↓
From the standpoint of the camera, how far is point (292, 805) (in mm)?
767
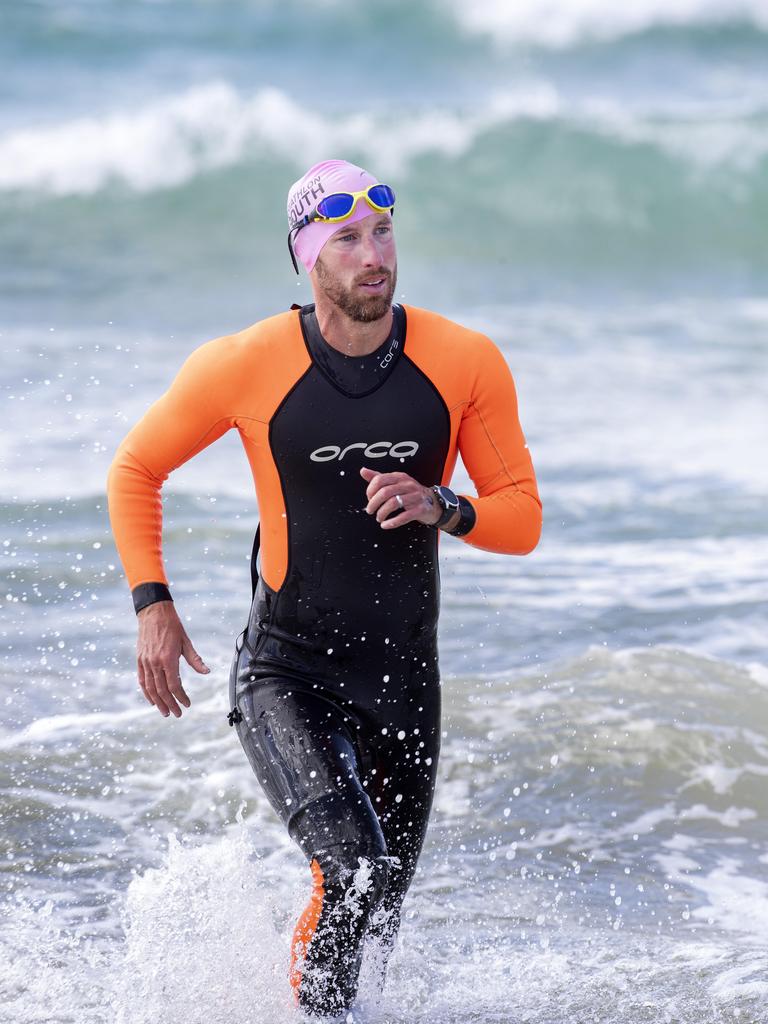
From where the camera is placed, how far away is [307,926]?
12.4ft

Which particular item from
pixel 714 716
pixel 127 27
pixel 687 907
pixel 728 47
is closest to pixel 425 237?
pixel 127 27

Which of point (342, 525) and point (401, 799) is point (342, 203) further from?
point (401, 799)

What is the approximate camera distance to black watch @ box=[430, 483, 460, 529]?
382cm

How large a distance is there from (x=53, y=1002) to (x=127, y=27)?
781 inches

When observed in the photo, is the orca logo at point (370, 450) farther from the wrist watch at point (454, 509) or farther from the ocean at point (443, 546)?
↑
TUJUAN TUGAS: Tuliskan kembali semua baris dari butir-butir di atas sebagai daftar bernomor tanpa baris kosong. Gambar tidak perlu dimasukkan ke dalam jawaban.

JAWABAN TERTULIS:
1. From the standpoint of the camera, how far is point (292, 805) (in mm)?
2. 767
3. From where the camera is placed, how far away is [307,926]?
4. 12.4ft
5. Which particular item from
6. pixel 714 716
7. pixel 127 27
8. pixel 687 907
9. pixel 728 47
10. is closest to pixel 425 237?
11. pixel 127 27
12. Which of point (342, 525) and point (401, 799) is point (342, 203) further from?
13. point (401, 799)
14. What is the approximate camera distance to black watch @ box=[430, 483, 460, 529]?
15. 382cm
16. How large a distance is there from (x=53, y=1002) to (x=127, y=27)?
17. 781 inches
18. When observed in the photo, is the orca logo at point (370, 450) farther from the wrist watch at point (454, 509) or farther from the ocean at point (443, 546)?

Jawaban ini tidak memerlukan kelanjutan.